En novembre 1803, je lui remis mes notes, simple résumé des idées exprimées dans mes discours. Il me parut plutôt découragé ; il me confirma ce que Girardin m’avait conté des dispositions de l’Empereur, à se refuser à tout nouveau pas en avant, parce qu’il n’avait pas encore terminé ce qu’il avait à faire. « S’il en est ainsi, lui dis-je, pourquoi adopte-t-il des mesures indiquant une disposition contraire ? Il devrait prendre une décision ferme. — Est-ce que vous croyez qu’il soit facile de faire prendre à l’Empereur une décision ferme ? — Dans tous les cas, à défaut d’une nouvelle extension des libertés politiques, obtenez-en une loi sur la liberté des coalitions ; puisque nous ne pouvons avancer d’un côté, avançons de l’autre.

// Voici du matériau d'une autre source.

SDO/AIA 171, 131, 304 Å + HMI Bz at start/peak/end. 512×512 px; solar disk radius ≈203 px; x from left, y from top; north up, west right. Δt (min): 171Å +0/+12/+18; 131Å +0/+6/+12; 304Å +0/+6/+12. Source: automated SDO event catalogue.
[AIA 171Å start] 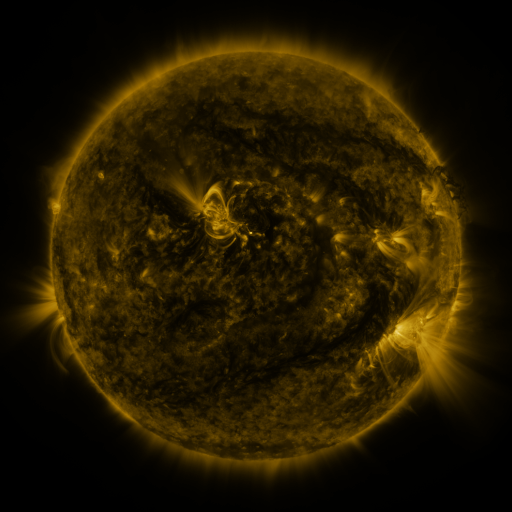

Toute la classe populaire est allumée sur cette liberté des coalitions ; le récent procès des typographes a démontré les duretés vraiment iniques de la loi actuelle ; un nouveau procès de ce genre serait matériellement impossible ; conseillez l’abrogation d’une loi injuste, qui blesse et opprime le travailleur et méconnaît son droit primordial de se concerter sur les conditions auxquelles il accordera son travail. — Oh ! je crois que j’obtiendrai cette loi. L’Empereur est bon, il aime le peuple ; il a déjà marqué son penchant par les grâces accordées aux ouvriers condamnés ; je crois qu’il ne refusera pas. »

Plus encore qu’à notre dernière conversation, il se montrait préoccupé de la nécessité d’enlever la conduite des Affaires étrangères à la volonté solitaire et omnipotente de l’Empereur. Il ne voyait pas le péril dans les menées des anciens partis, sur lesquels il suffirait de souffler pour les réduire au silence, mais dans le superficiel et le décousu de la politique extérieure. C’est pour élever des digues de ce côté qu’il devenait de plus en plus constitutionnel. « Ainsi, me dit-il, en faisant allusion aux récentes négociations polonaises, quelle sécurité peut-on avoir quand les Affaires étrangères sont sans contrôle aux mains d’un ministre d’une docilité sans limites, prêt à exécuter tout ce qu’on lui prescrit, même malgré son avis ? »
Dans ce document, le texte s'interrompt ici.